DAVID: Of course they cohere. their separation is recognized.
dhw: If they cohere, there is a linked process of cause and effect, e.g. drive for improvement/complexity, triggered by environment change, leads to production of improvement/complexity. What’s the problem?
DAVID: My further thought from yesterday: Sunday, May 28, 2017, 02:47 I don't think 'improvement' and 'complexity' carry the same theoretical implications.

I have listed the three stages in order to stop you once and for all harping on about speciation not being required. We have agreed that it is the drive for improvement/complexity that leads organisms to take advantage of new opportunities. Whether it is one or the other makes no difference to that particular argument. However, it does make a difference to our concept of your God’s approach to evolution. You also harp on about your God’s purposefulness, and if he exists I too would expect there to be a purpose behind his actions. Complexity just for the sake of complexity does not seem as purposeful to me as complexity for the sake of improvement. But so long as we agree that there is a drive which explains why speciation took place though it was not required by environmental change, I’m not that bothered.

dhw: The illogicalities and contradictions arise from your guesses at his motives and methods, not from your belief in evolution or from the choice between chance and design!
DAVID: They are just guesses. My principal thoughts about God's goals are firm.

I know they are firm, but they are still just guesses, and it is those firm guesses that lead to all the illogicalities and contradictions.

DAVID: You misunderstand. No contradiction. I view 'initiate' to be approached as a word in its causative sense and also in its allowing opportunity sense. In the Cambrian the new oxygen level allowed a speciation process to create new ones, but did not demand it. I've never changed, Speciation was not required to happen.
dhw: So now your original “yes” apparently meant that environment both caused AND allowed speciation! And for the hundredth time, we know speciation was not REQUIRED to happen, and that is why we have said there must be a drive for improvement/complexity.
DAVID: No. my Cambrian example is the correct interpretation. Environmental change offers an opportunity nothing more, and in that sense is an initiator.

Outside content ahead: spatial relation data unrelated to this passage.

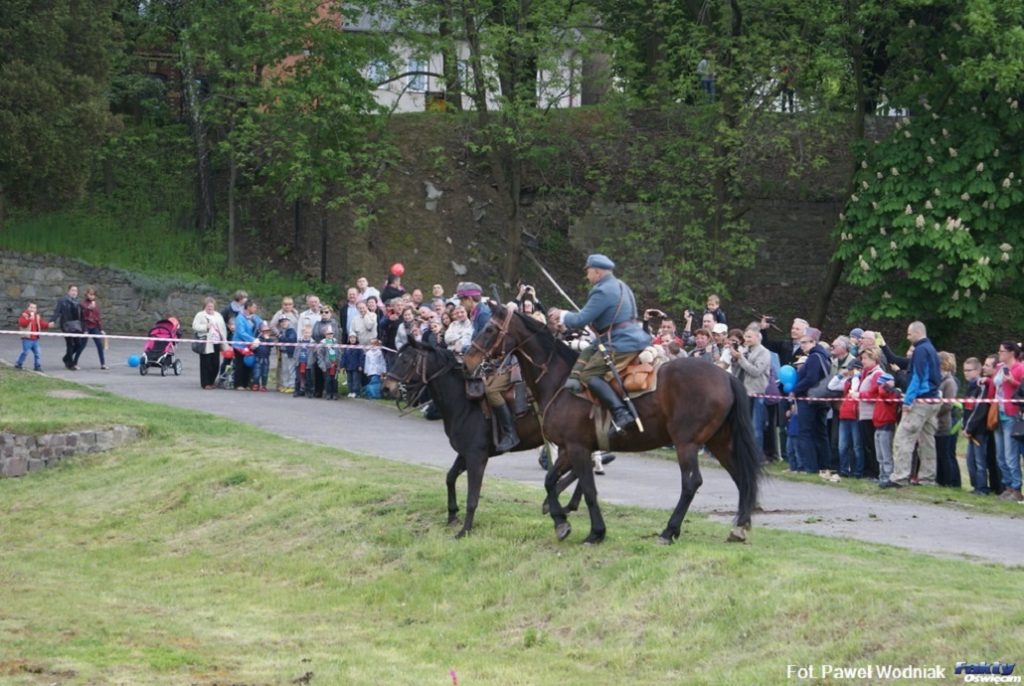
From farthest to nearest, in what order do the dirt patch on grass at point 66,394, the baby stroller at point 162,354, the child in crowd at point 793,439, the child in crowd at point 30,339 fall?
1. the baby stroller at point 162,354
2. the child in crowd at point 30,339
3. the dirt patch on grass at point 66,394
4. the child in crowd at point 793,439

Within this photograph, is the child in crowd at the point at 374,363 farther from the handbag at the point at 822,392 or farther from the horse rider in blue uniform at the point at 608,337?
the horse rider in blue uniform at the point at 608,337

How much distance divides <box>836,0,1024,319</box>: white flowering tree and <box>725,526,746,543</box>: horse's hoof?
1884cm

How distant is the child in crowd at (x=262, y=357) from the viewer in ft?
107

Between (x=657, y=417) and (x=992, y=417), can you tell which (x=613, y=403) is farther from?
(x=992, y=417)

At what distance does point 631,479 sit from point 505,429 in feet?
17.0

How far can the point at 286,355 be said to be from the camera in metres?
33.4

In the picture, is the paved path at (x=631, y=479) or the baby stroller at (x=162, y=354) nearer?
the paved path at (x=631, y=479)

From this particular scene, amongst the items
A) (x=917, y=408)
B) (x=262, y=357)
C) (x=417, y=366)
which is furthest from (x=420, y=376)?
(x=262, y=357)

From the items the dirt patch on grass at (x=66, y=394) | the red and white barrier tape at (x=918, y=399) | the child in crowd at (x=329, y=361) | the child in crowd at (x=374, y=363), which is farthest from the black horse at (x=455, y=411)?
the child in crowd at (x=329, y=361)

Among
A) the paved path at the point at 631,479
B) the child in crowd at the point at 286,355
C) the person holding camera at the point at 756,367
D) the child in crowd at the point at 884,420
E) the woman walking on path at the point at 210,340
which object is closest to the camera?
the paved path at the point at 631,479

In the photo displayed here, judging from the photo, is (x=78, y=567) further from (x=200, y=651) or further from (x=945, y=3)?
(x=945, y=3)

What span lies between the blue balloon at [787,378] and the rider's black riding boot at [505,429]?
25.7ft

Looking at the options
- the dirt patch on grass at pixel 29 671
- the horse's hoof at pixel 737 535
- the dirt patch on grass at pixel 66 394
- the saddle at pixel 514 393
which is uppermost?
the saddle at pixel 514 393

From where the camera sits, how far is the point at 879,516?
18594mm
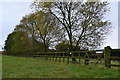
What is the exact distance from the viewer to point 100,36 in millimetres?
18609

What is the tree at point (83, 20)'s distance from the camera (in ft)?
60.3

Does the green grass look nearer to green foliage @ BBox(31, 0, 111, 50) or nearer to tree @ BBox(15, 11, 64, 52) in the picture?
green foliage @ BBox(31, 0, 111, 50)

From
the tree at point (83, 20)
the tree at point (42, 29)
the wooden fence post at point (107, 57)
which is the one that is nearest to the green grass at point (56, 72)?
the wooden fence post at point (107, 57)

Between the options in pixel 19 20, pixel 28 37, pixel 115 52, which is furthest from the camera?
pixel 19 20

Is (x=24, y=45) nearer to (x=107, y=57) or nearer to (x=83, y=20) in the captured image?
(x=83, y=20)

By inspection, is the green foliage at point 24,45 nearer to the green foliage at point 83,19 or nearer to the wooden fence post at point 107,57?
the green foliage at point 83,19

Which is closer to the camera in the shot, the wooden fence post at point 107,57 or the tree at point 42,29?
the wooden fence post at point 107,57

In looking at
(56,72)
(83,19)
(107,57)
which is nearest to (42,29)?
(83,19)

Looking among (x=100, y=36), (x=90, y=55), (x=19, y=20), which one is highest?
(x=19, y=20)

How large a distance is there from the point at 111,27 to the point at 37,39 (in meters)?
17.6

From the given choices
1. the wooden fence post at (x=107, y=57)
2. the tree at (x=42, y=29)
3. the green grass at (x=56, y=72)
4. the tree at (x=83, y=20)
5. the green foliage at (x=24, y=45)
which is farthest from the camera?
the green foliage at (x=24, y=45)

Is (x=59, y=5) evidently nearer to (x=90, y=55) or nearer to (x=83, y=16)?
(x=83, y=16)

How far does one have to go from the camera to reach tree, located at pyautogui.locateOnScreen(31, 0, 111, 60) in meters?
18.4

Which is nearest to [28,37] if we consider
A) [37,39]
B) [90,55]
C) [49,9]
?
[37,39]
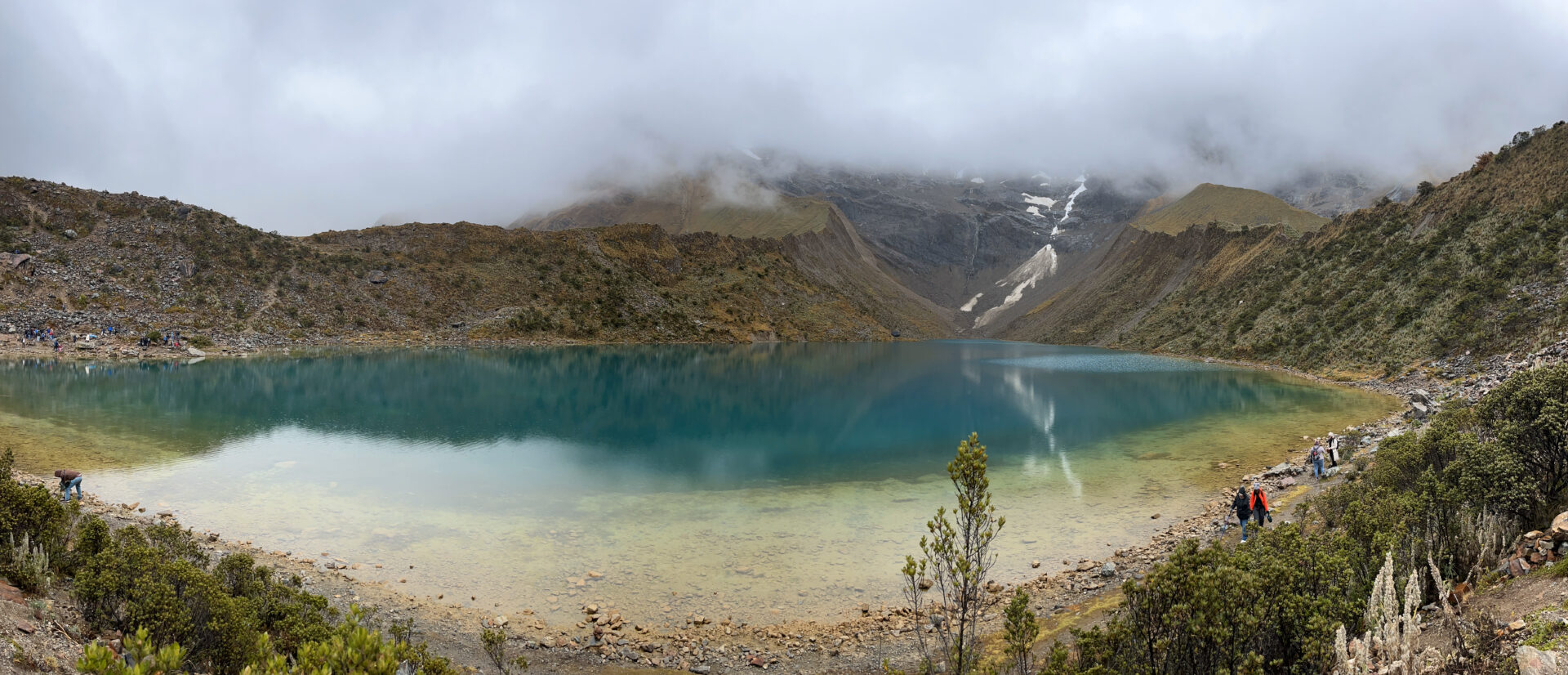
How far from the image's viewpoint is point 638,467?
2494 cm

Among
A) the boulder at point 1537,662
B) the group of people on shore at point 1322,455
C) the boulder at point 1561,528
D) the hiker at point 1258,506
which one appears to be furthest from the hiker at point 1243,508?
the boulder at point 1537,662

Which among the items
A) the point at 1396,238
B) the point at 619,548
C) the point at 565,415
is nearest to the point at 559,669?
the point at 619,548

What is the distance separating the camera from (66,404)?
3350 cm

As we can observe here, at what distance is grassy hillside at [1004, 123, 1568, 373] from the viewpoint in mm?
46147

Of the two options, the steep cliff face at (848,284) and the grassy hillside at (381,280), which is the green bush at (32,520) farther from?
the steep cliff face at (848,284)

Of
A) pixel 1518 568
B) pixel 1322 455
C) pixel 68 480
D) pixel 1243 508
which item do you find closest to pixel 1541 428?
pixel 1518 568

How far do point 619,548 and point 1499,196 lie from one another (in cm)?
8229

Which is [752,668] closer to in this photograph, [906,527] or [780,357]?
[906,527]

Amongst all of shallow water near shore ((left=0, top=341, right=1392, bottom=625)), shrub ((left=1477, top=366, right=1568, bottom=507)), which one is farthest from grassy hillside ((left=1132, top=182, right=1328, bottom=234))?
shrub ((left=1477, top=366, right=1568, bottom=507))

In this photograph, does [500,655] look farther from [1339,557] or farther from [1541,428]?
[1541,428]

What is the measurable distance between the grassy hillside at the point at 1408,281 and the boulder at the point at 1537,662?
47813 mm

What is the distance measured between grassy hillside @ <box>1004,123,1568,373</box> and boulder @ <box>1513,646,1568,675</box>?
47813mm

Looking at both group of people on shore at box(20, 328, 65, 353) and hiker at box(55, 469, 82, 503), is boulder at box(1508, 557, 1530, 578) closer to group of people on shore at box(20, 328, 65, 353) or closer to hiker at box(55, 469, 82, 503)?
hiker at box(55, 469, 82, 503)

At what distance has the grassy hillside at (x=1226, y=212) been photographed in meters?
137
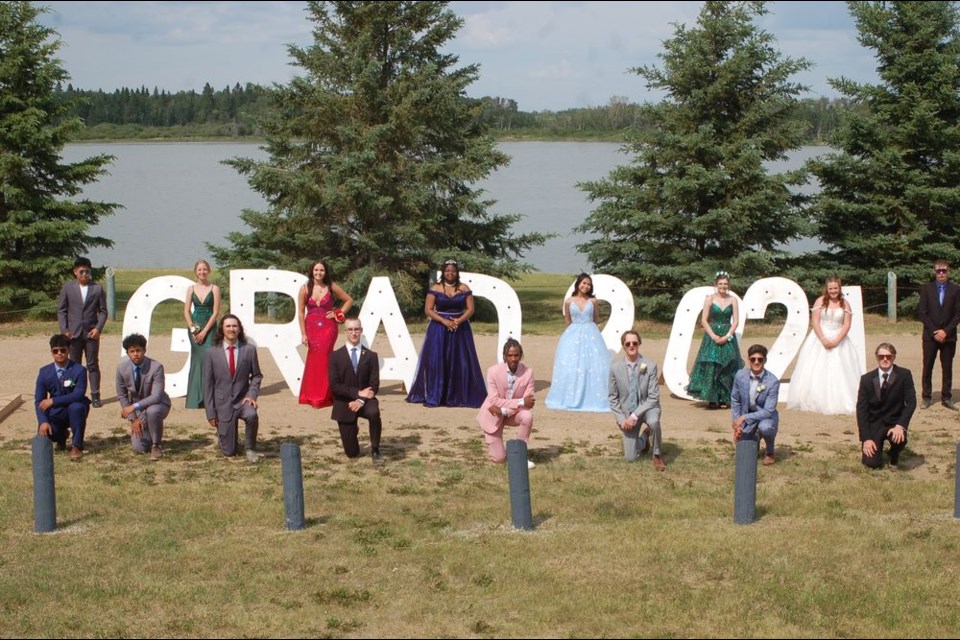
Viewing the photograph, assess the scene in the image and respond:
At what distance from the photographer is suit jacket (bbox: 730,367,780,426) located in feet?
41.0

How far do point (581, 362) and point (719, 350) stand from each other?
1772 mm

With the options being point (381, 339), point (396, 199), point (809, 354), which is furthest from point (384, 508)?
point (396, 199)

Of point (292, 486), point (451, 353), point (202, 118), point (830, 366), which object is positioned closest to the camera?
point (292, 486)

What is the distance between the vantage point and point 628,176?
1054 inches

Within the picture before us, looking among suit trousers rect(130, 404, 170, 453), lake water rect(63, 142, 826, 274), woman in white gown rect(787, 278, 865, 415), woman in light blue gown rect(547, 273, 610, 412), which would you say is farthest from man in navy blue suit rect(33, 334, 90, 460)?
lake water rect(63, 142, 826, 274)

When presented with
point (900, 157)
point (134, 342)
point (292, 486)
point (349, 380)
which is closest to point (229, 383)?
point (134, 342)

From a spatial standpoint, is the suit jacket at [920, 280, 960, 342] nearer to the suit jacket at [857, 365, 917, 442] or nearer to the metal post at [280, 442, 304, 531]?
the suit jacket at [857, 365, 917, 442]

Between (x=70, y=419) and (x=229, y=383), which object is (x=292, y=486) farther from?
(x=70, y=419)

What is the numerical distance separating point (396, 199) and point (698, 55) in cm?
717

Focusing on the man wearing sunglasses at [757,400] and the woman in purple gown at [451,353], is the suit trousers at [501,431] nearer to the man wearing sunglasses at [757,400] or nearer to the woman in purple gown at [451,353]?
the man wearing sunglasses at [757,400]

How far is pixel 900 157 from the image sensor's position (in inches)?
1053

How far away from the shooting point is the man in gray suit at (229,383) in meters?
12.9

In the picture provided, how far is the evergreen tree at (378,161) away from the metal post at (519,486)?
16006 millimetres

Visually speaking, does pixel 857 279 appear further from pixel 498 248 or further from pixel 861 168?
pixel 498 248
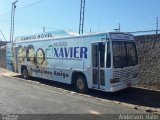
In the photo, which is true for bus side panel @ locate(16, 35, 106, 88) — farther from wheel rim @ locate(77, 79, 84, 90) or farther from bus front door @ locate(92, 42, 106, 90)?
wheel rim @ locate(77, 79, 84, 90)

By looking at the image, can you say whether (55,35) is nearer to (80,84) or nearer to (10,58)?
(80,84)

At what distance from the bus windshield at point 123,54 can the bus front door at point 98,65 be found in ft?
1.83

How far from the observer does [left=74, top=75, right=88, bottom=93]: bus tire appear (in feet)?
49.6

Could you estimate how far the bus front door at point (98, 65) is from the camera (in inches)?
544

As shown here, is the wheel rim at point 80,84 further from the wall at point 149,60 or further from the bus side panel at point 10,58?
the bus side panel at point 10,58

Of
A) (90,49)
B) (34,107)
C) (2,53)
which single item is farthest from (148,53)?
(2,53)

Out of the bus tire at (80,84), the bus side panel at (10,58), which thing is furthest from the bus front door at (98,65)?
the bus side panel at (10,58)

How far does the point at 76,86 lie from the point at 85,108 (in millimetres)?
4666

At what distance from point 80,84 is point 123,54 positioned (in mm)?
2812

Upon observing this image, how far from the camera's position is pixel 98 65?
14070 mm

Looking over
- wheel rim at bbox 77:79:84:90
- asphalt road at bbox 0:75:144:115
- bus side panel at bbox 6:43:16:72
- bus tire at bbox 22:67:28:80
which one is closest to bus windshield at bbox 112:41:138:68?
asphalt road at bbox 0:75:144:115

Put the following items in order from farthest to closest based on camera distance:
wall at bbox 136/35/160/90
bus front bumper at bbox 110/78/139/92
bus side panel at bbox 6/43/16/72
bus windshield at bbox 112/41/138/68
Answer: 1. bus side panel at bbox 6/43/16/72
2. wall at bbox 136/35/160/90
3. bus windshield at bbox 112/41/138/68
4. bus front bumper at bbox 110/78/139/92

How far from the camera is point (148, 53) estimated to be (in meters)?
16.8

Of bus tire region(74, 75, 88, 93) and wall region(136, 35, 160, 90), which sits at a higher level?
wall region(136, 35, 160, 90)
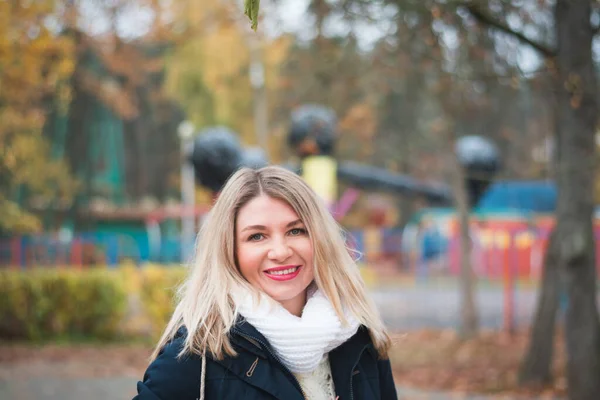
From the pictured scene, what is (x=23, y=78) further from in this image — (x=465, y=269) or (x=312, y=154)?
(x=465, y=269)

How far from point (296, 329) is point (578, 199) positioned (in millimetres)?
4506

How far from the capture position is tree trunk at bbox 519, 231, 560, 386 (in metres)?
8.18

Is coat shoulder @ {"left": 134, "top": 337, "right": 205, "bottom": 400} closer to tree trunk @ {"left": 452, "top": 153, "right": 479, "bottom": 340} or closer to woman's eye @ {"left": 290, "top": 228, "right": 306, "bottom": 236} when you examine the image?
woman's eye @ {"left": 290, "top": 228, "right": 306, "bottom": 236}

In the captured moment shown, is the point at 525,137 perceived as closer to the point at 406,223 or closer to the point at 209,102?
the point at 406,223

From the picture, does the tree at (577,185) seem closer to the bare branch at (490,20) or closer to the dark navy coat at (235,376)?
the bare branch at (490,20)

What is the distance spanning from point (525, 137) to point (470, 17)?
1879 centimetres

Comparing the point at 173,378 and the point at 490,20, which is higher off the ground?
the point at 490,20

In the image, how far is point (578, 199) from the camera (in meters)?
6.14

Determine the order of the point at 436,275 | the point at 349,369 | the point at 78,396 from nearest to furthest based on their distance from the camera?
the point at 349,369, the point at 78,396, the point at 436,275

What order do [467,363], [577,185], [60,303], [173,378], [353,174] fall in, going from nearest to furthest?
[173,378], [577,185], [467,363], [60,303], [353,174]

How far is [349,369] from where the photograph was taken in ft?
7.51

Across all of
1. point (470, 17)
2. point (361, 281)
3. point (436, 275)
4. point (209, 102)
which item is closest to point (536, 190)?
point (436, 275)

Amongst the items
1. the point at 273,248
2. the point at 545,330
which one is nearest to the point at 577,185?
the point at 545,330

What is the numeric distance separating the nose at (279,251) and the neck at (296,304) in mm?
146
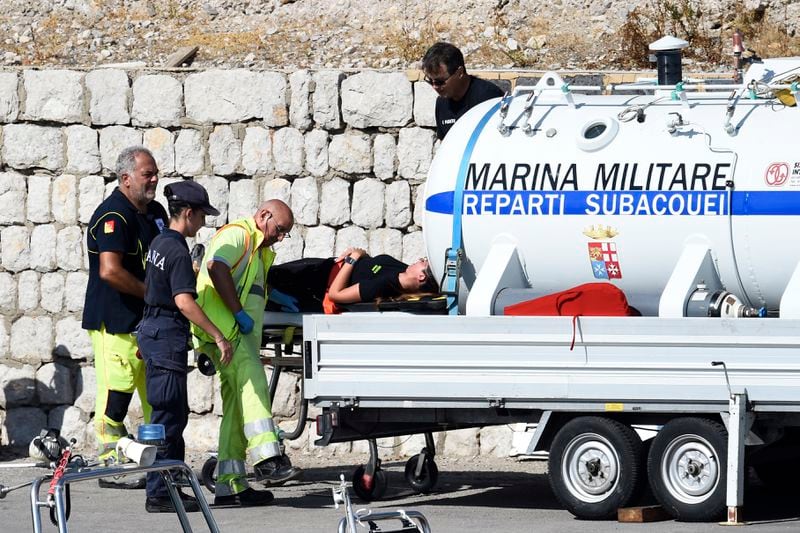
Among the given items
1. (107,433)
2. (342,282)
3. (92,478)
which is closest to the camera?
(92,478)

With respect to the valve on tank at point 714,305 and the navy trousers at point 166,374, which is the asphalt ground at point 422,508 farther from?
the valve on tank at point 714,305

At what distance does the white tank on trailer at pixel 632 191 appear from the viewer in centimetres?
831

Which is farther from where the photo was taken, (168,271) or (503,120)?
(503,120)

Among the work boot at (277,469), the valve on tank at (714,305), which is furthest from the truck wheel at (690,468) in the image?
the work boot at (277,469)

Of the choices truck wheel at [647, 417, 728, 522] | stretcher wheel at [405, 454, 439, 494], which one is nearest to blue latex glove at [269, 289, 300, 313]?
stretcher wheel at [405, 454, 439, 494]

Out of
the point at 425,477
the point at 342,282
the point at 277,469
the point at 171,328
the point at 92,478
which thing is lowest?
the point at 425,477

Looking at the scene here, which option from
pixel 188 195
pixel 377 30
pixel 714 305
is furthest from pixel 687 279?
pixel 377 30

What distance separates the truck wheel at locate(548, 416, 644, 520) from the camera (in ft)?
26.7

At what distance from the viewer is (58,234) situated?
11.7 meters

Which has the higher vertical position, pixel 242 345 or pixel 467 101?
pixel 467 101

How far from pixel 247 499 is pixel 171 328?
1161mm

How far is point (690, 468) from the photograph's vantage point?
26.2 ft

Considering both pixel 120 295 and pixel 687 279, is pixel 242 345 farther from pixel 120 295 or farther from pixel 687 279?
pixel 687 279

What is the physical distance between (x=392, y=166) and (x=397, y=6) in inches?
226
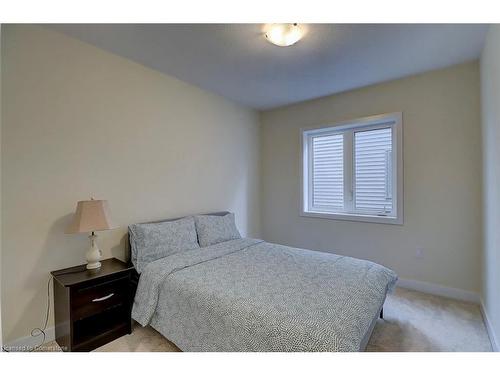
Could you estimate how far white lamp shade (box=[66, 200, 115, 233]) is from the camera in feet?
6.08

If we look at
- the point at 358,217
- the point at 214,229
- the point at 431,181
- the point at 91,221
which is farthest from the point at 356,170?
the point at 91,221

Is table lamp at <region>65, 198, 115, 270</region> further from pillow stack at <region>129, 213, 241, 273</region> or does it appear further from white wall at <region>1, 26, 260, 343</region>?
pillow stack at <region>129, 213, 241, 273</region>

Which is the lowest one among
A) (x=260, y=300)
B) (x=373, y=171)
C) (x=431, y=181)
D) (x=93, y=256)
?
(x=260, y=300)

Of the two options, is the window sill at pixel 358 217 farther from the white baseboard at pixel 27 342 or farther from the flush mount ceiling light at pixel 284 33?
the white baseboard at pixel 27 342

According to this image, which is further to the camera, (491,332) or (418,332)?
(418,332)

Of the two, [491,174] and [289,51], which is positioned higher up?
[289,51]

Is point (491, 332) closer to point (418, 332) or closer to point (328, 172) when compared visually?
point (418, 332)

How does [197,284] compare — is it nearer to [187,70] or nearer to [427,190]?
[187,70]

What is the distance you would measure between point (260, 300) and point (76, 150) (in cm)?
196

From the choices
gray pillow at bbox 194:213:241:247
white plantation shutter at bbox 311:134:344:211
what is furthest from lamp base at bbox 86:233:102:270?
white plantation shutter at bbox 311:134:344:211

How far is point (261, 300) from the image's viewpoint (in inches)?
60.4

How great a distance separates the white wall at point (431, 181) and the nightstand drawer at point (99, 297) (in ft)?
8.57

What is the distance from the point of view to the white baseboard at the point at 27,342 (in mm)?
1798
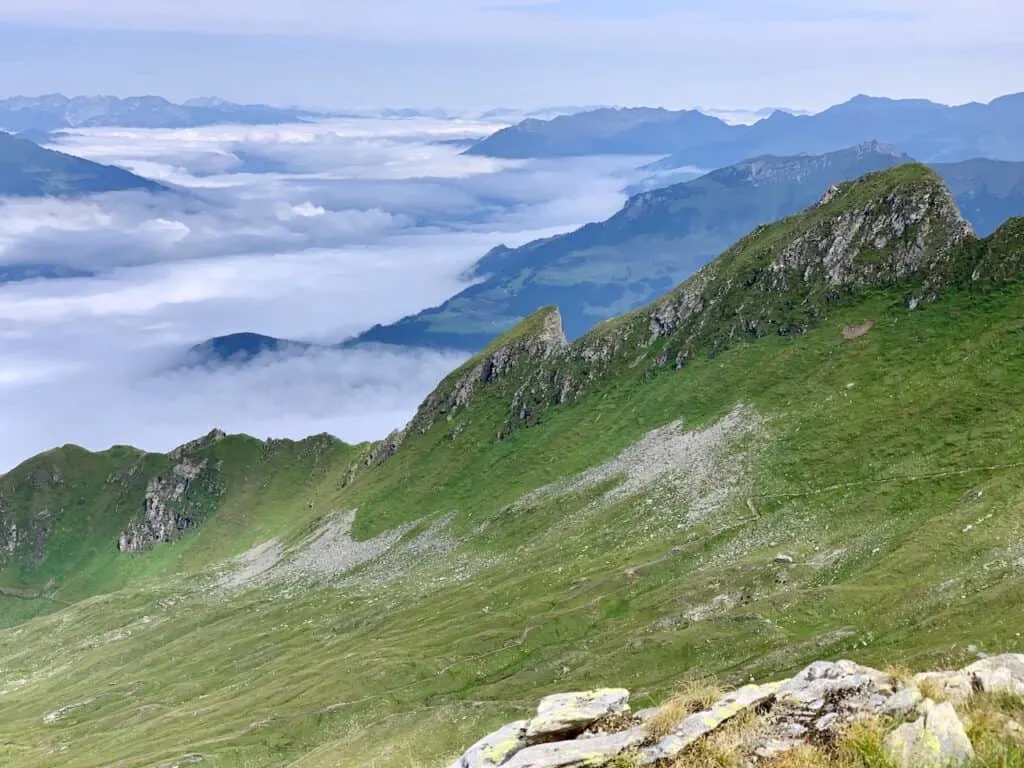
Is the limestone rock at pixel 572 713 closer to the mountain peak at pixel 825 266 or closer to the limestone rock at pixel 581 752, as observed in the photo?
the limestone rock at pixel 581 752

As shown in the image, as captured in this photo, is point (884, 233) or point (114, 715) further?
point (884, 233)

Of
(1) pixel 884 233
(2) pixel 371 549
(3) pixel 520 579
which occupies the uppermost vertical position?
(1) pixel 884 233

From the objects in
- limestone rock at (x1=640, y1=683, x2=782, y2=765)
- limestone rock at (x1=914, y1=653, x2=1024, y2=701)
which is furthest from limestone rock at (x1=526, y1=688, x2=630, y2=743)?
limestone rock at (x1=914, y1=653, x2=1024, y2=701)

Precisely the meaning that I proposed from the very start of this discussion. It was you who first denied the link between speciation and environment, then said speciation preceded environmental change, and then mistakenly offered the meaning of “cause” (as opposed to “cause to begin”), which you have again accidentally repeated in the first quote above! Just in case you have forgotten, your final version and mine now reads: the drive for improvement/complexity is set in motion by environmental change (the initiator), and then uses the new opportunity. Let’s leave it at that before you get into even more of a tangle.